Just outside the yard she met Mr. Dolloway. “Good-morning, ma’am. Where’s that boy?”
“I’m looking for him now.”
“H’m-m! I came to tell him he’d probably addled all them eggs a handling ’em so much, and I’d brought him a few fresh ones. Yesterday he took a whole nest full and punched a pin-hole in ’em, to see the chicks inside. He’s—he’s a great one!”
Mr. Dolloway’s tone betokened more amusement than anger, and Mrs. Beckwith eagerly exclaimed: “I was sure you would like my little son, after you understood him thoroughly.”
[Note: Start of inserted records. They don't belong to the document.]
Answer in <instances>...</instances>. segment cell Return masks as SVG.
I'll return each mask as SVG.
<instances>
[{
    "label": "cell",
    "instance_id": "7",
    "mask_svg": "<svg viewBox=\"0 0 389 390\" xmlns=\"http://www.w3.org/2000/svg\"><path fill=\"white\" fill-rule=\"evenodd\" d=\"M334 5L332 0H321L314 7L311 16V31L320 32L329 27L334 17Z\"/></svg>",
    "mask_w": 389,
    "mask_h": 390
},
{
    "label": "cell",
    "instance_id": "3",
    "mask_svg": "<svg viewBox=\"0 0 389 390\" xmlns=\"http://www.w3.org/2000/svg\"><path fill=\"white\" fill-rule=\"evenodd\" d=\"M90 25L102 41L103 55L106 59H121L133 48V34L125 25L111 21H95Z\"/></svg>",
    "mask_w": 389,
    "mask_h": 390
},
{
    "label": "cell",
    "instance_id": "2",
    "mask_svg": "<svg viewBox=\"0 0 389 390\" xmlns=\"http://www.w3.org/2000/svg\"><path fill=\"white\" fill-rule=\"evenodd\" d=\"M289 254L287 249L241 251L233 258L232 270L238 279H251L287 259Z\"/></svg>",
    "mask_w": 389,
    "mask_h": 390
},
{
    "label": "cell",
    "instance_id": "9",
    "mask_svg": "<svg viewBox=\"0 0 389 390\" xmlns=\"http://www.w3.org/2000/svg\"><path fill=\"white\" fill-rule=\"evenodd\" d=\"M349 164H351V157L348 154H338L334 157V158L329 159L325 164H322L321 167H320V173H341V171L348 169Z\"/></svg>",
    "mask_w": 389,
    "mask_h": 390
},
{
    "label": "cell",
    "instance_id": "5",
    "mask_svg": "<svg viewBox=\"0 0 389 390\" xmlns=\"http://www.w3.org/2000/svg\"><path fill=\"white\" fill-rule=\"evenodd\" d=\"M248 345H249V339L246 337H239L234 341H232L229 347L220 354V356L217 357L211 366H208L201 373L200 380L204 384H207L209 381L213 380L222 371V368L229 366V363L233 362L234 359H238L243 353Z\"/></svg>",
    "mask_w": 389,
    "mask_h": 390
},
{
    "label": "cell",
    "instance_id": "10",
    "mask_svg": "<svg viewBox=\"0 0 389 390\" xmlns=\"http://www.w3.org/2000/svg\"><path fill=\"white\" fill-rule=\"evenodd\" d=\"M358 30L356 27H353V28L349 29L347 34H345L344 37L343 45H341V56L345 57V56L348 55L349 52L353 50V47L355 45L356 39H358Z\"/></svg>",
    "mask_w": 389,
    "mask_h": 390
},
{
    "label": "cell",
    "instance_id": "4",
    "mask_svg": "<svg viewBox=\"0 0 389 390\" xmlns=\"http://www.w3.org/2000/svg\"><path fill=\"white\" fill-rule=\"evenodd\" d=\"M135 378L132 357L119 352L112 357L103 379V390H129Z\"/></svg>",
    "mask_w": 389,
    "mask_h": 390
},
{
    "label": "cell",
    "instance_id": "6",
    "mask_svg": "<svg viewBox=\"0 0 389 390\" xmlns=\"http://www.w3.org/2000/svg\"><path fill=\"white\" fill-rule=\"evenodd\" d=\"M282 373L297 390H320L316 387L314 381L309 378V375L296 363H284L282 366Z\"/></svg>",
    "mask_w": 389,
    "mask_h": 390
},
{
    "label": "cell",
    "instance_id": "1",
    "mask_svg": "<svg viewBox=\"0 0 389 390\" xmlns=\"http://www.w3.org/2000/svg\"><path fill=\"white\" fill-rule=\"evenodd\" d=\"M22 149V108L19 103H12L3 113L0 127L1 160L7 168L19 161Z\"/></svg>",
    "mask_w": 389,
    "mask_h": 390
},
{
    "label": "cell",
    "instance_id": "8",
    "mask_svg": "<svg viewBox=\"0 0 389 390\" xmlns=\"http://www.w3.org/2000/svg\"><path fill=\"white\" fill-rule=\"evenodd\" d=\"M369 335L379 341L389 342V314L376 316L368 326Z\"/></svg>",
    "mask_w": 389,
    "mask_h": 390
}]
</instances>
“H’m-m! I defy anybody to do that, ma’am,—understand him, begging your pardon for my freedom. Ho—hello! What—what— Look yonder!”
The mother wheeled about anxiously, and followed her neighbor’s gaze houseward. There on the ridge-pole of the old roof sat the lad they sought. The house was three stories high in one part, but sloped downward to within a few feet of the ground on the “Revolutionary” side, after the fashion of buildings of that period. This long slope of roof was on the north, and almost directly below the eaves was the cistern, which for purposes of cleaning and repairing was that morning uncovered.
“Oh! my boy! if he should slip!”
“As he probably will.”
At that instant Robert stood up to examine the ancient weather-cock which had attracted him to his perilous perch, and forgetting where he was began to twist the dingy “chanticleer” upon its rod.
Suddenly there was a rush, a cry—a sudden downward flash of knickerbockered legs, and “Humpty-Dumpty” had disappeared in the cistern.